Later, however, it was confirmed that this newly-discovered reptile should be a basal genus in the Alligatoroidea group.
Over the years, numerous discoveries led to the naming and description of four species:
- Deinosuchus hatcheri
- Deinosuchus rugosus
- Deinosuchus riograndensis
- Deinosuchus schwimmeri
D. rugosus is known from Appalachia, while D. hatcheri and D. riograndensis are known from Laramidia.
However, apart from some minor differences between them, the individuals belonging to these species were roughly identical, which is why many scientists argue that they should be regarded as synonymous.
Interactions with Other Species
Considering how widespread the Deinosuchus was, listing all the creatures it shared its habitat with would be impossible, especially since many haven’t even been discovered yet!

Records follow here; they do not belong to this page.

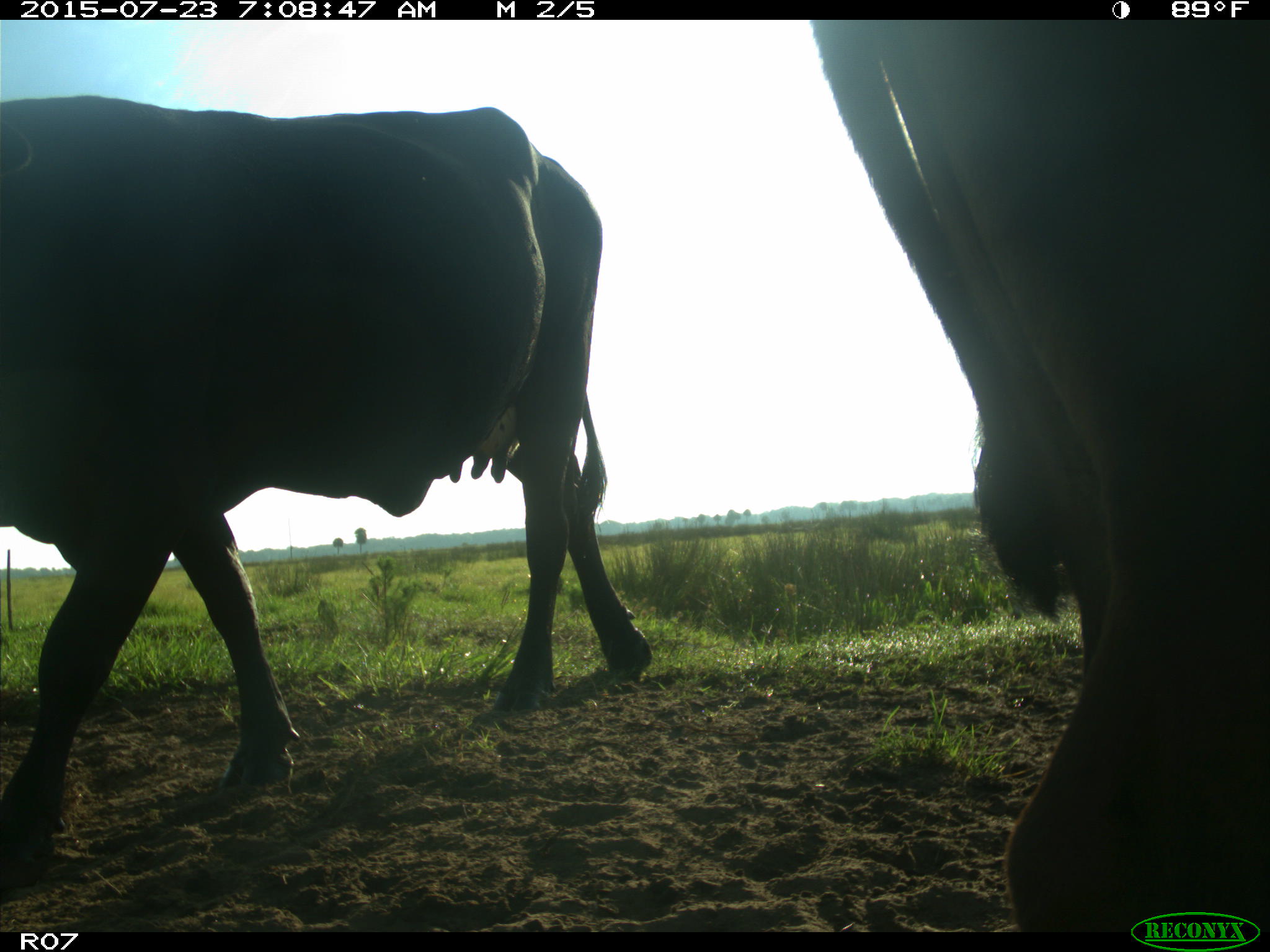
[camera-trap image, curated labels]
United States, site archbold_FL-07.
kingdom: Animalia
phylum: Chordata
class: Mammalia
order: Artiodactyla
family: Bovidae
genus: Bos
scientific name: Bos taurus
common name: domestic cow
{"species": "Bos taurus (domestic cow)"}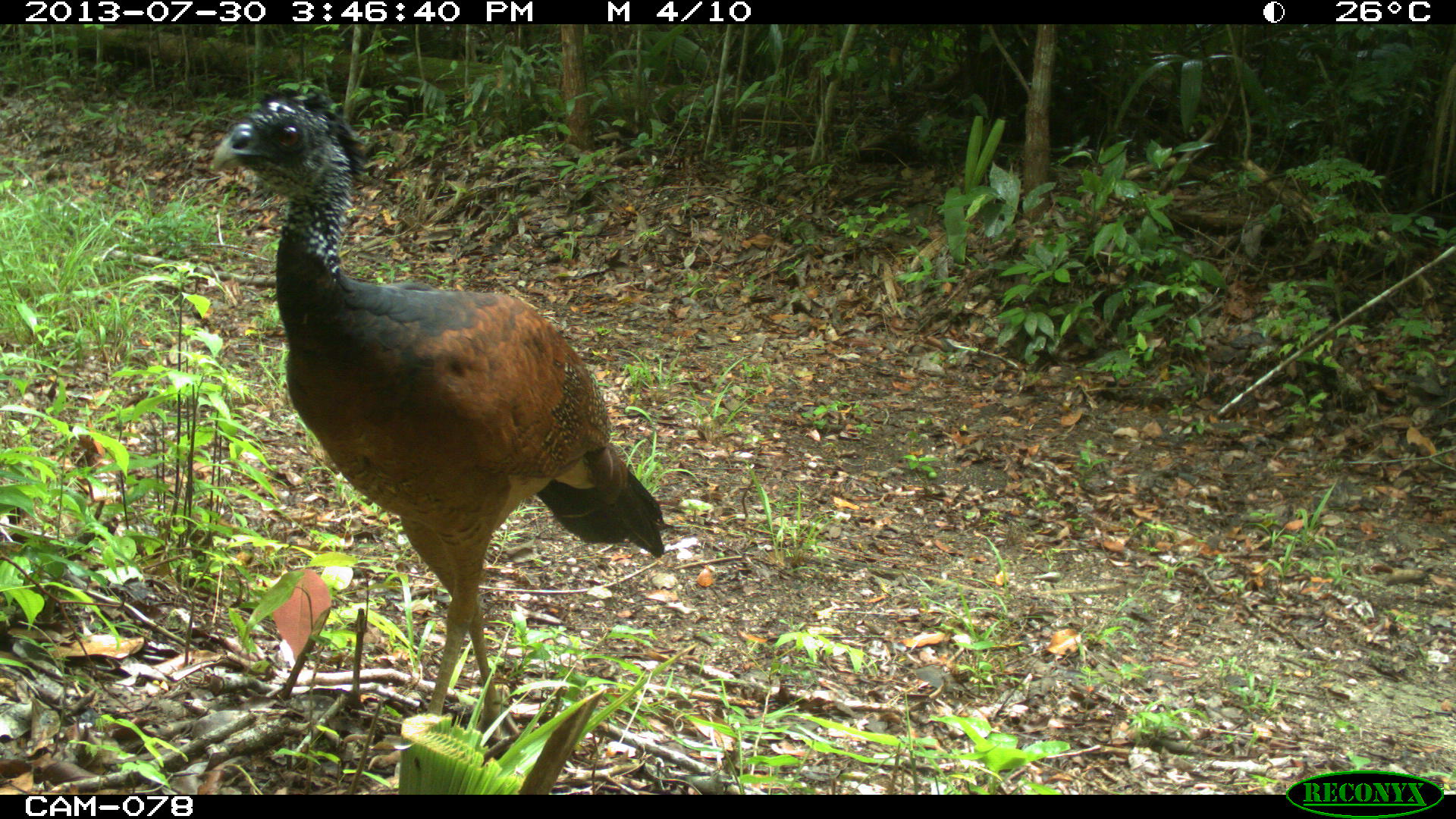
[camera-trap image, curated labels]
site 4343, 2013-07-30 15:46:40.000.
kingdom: Animalia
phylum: Chordata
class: Aves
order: Galliformes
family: Cracidae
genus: Crax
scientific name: Crax rubra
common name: great curassow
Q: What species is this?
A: Crax rubra (great curassow).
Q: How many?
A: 1.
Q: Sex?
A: Female.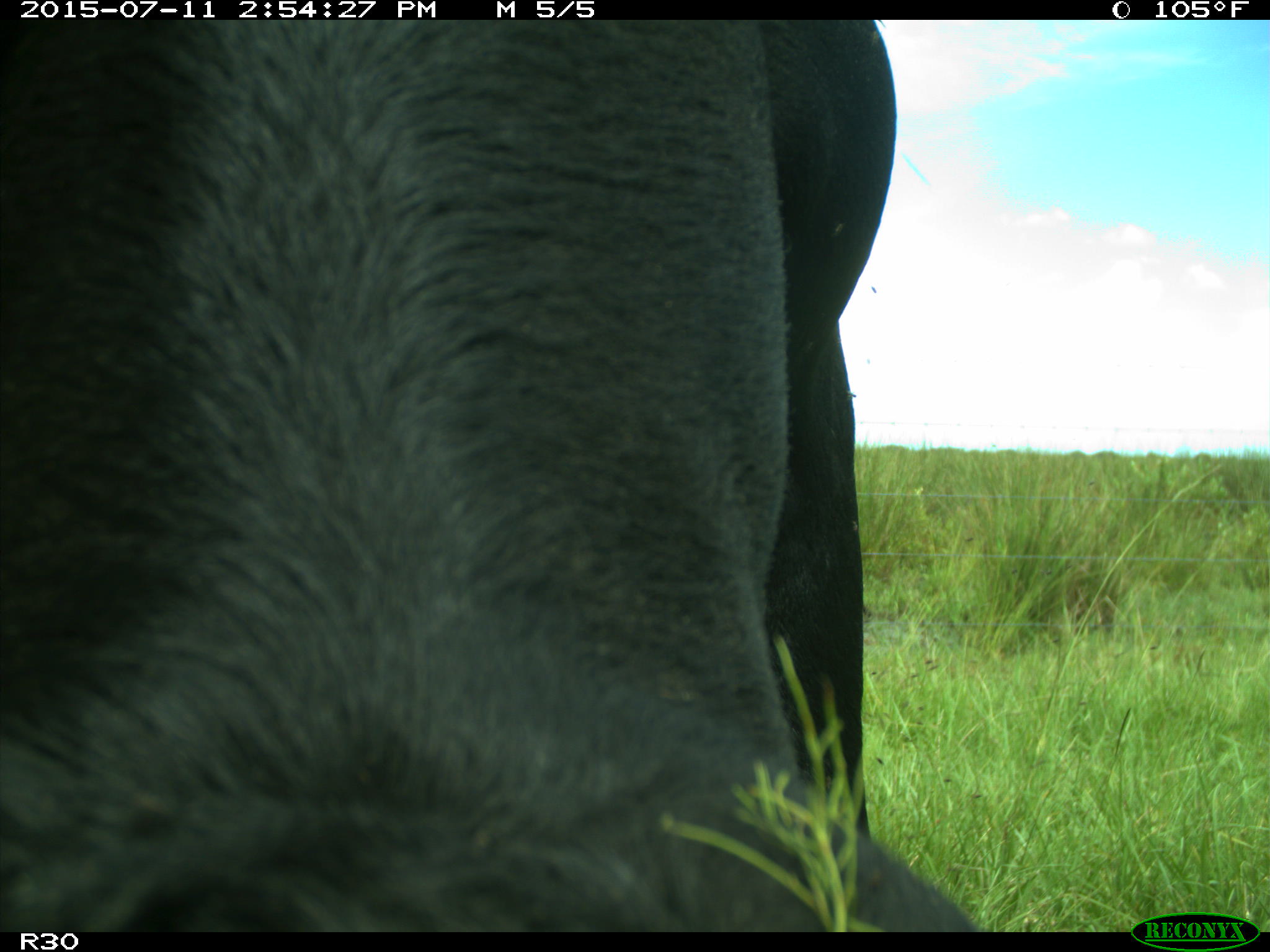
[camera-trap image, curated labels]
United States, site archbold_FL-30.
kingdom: Animalia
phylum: Chordata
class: Mammalia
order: Artiodactyla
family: Bovidae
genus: Bos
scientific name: Bos taurus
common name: domestic cow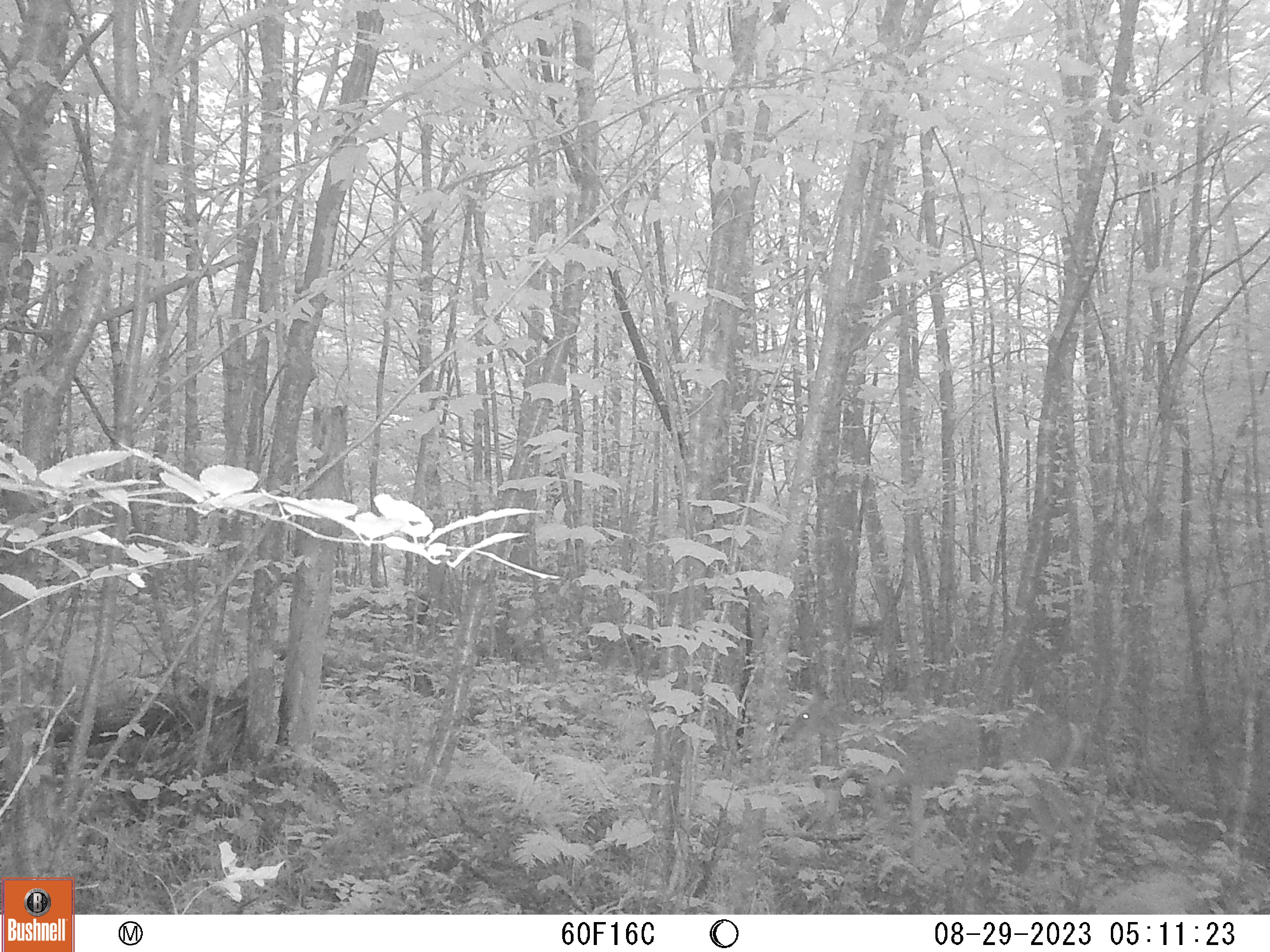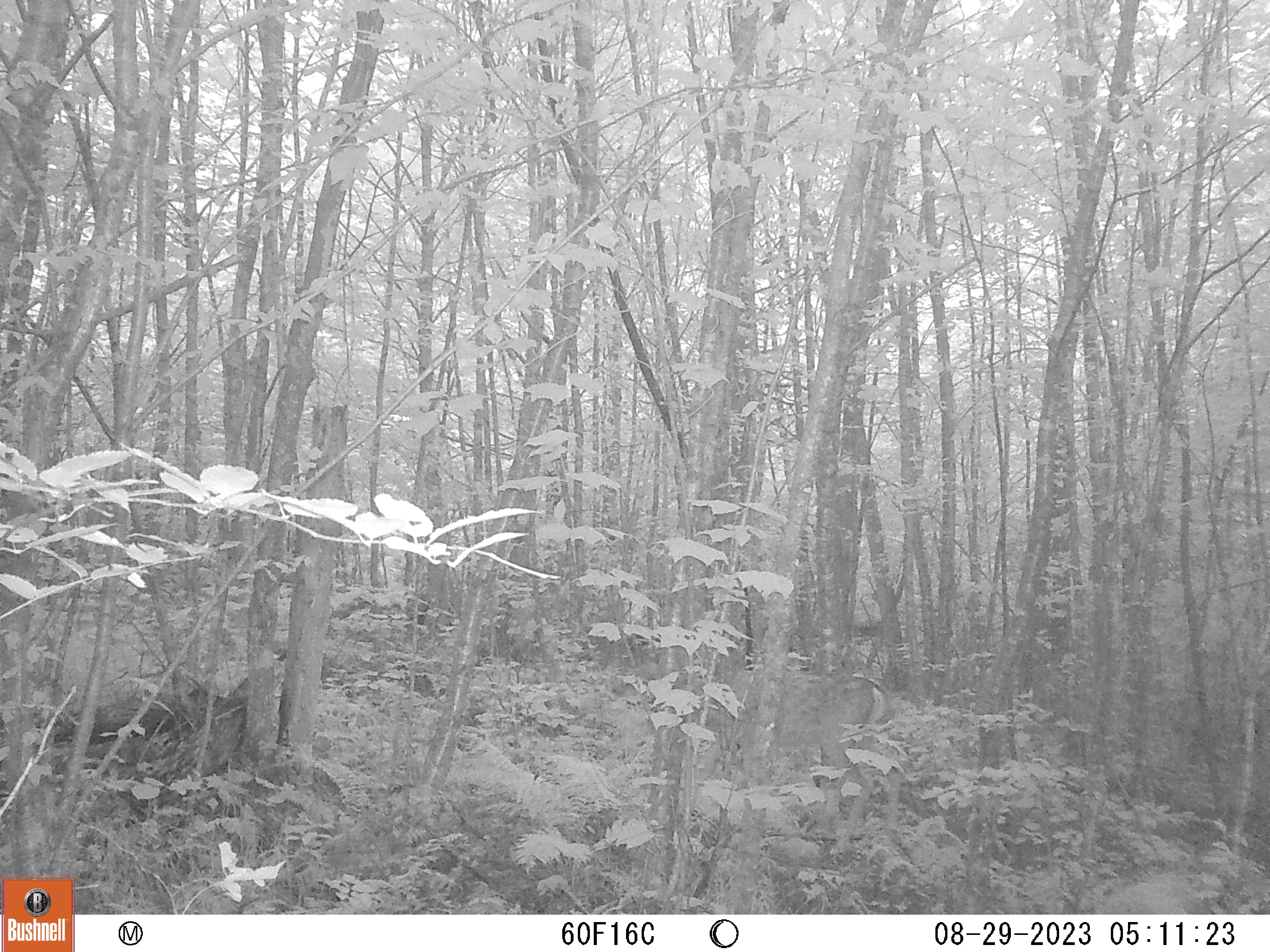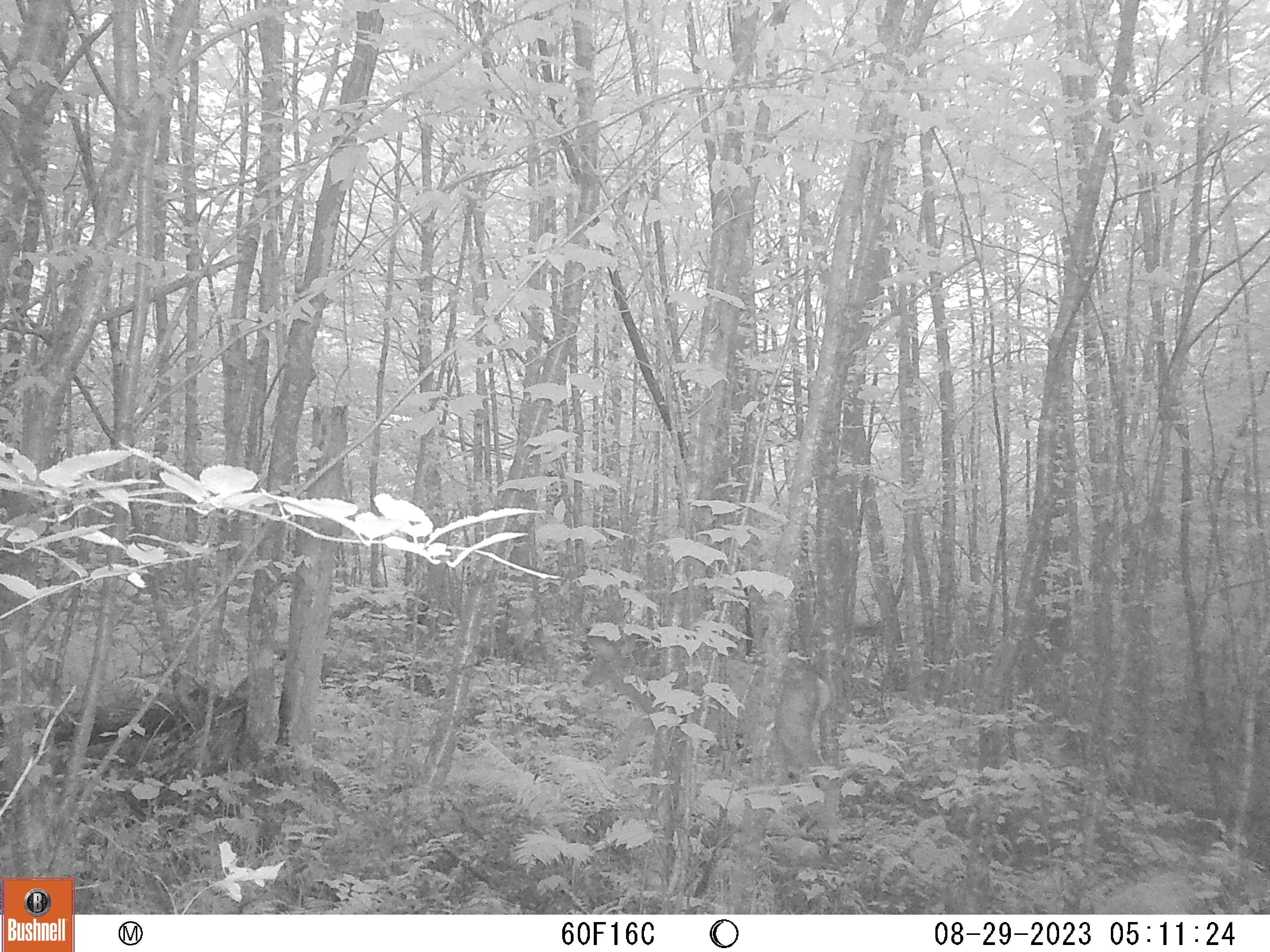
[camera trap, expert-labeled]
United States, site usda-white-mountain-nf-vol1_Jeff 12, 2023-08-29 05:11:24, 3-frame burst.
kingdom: Animalia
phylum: Chordata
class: Mammalia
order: Artiodactyla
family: Cervidae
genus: Odocoileus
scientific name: Odocoileus virginianus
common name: white-tailed deer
White-tailed deer (Odocoileus virginianus).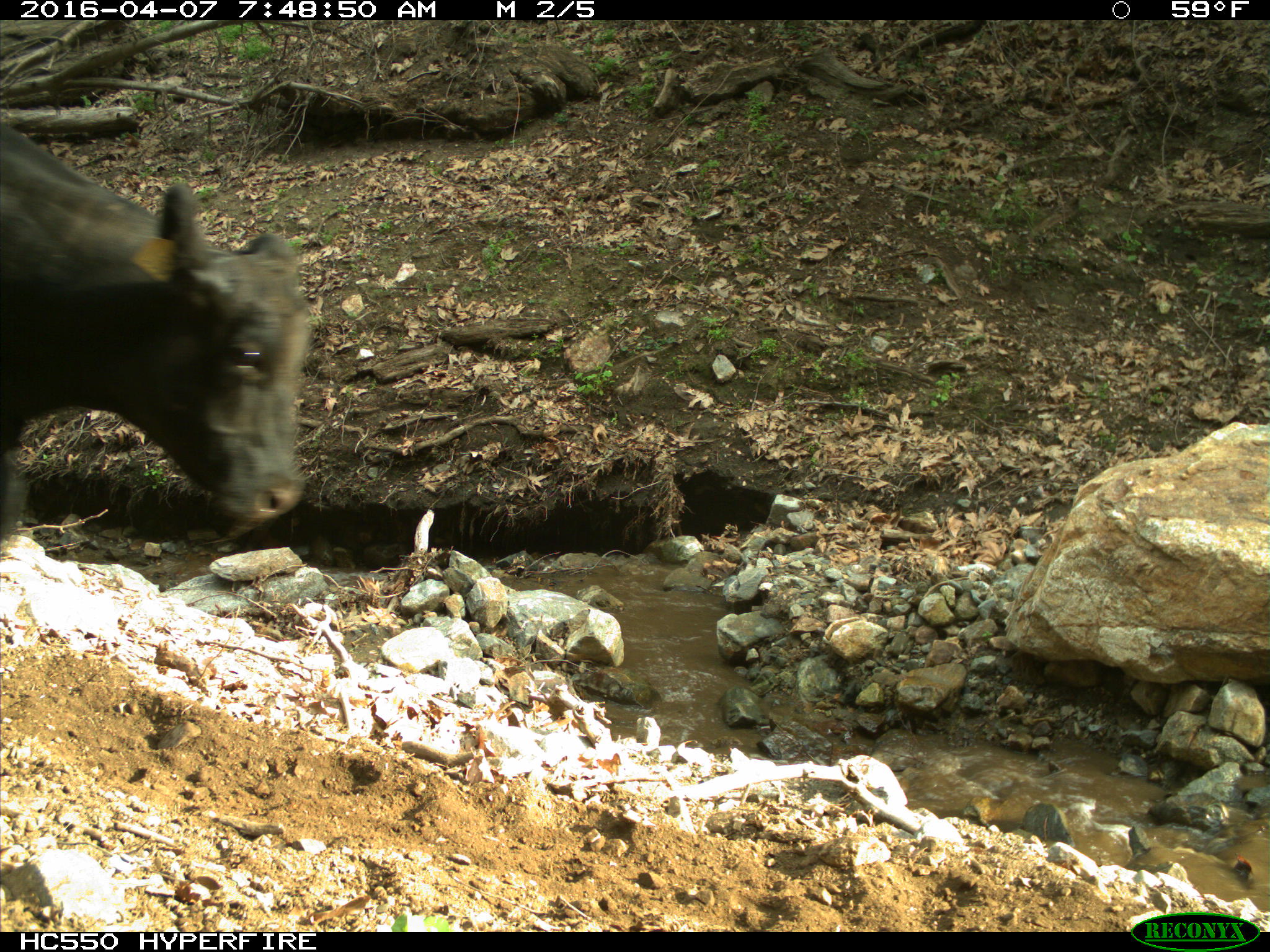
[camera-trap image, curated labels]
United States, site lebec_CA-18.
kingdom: Animalia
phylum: Chordata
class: Mammalia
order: Artiodactyla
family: Bovidae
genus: Bos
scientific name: Bos taurus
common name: domestic cow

However, if we also take notice of the fact that the Deinosuchus was primarily aquatic, we may assume that it didn’t, in fact, cross paths with many terrestrial creatures, except those that ventured near water edges and probably served as prey for the giant crocodile.
Either way, the habitat the Deinosuchus lived in was likely abundant with turtles like the Boremys, Denazinemys, and Neurankylus.
It may have lived among other crocodiles but undoubtedly reigned over the environment, considering its gigantism and hunting skills.
Ornithischian dinosaurs were quite common.
Small ornithischians may have fallen prey to the Deinosuchus if they were unlucky enough to cross their territory.
Larger dinosaurs may not have been spared if a favorable hunting opportunity appeared.
In locations like the Kaiparowits Formation, theropods were also quite common, including carnivorous theropods.
However, the Deinosuchus probably did not compete for food with theropods and didn’t fall prey to any, as theropods were terrestrial and were no match for the Deinosuchus size.
Additionally, the Deinosuchus had the amazing advantage of being aquatic, and even if it tried to catch a terrestrial animal, it rushed back to the water.
And if it felt threatened, there was no need to venture into the outside world, as the waters were rich in turtles, bony fish, and cartilaginous fish.
Its large size and remarkable hunting skills earned the Deinosuchus an important place in our world’s evolutionary history.
As such, it is now the subject of numerous research papers and studies aimed at discovering more about this reptile’s appearance, behavior, and lifestyle.
The Deinosuchus is quite popular in the media as well, which is good news for prehistoric wildlife enthusiasts who want to observe this gigantic reptile in motion.
The Deinosuchus appears in Paleoworld, Walking with Dinosaurs, Dino Dan: Trek’s Adventures, and others.
It is also a creature in three Jurassic Park video games.
The Deinosuchus lived in North America roughly 82-73 million years ago.
It was an alligator crocodilian known from fossilized specimens found across the continent.
The terrible crocodile is often regarded as the largest known crocodyliform.
However, its size hasn’t been fully confirmed yet, which is why there’s a large gap between the proposed minimum and maximum lengths and weights.
Regardless of whether it was indeed the largest, the Deinosuchus was undoubtedly a ferocious reptile capable of killing even large dinosaurs if opportunity presented itself.
Some specialists even consider it an apex predator!
Can Deinosuchus beat T-Rex?
If a Deinosuchus ever confronted a T-Rex, it may have won the battle.
However, the resolution of such a confrontation highly depends on where it occurs.
The Deinosuchus would have the upper hand near water, as it would have been enough to grab the Tyrannosaurus and drag it into the water.
On the other hand, the T-Rex would probably win if they fought each other farther away from water sources.
Is Deinosuchus bigger than Sarcosuchus?
The Deinosuchus was probably larger than the Sarcosuchus, as the latter measured only 9-9.5 meters (29.5-31.2 feet) long.
What killed the Deinosuchus?
While it is well-known that the Deinosuchus went extinct before the mass extinction event at the end of the Cretaceous, it remains a mystery what precisely killed these large reptiles.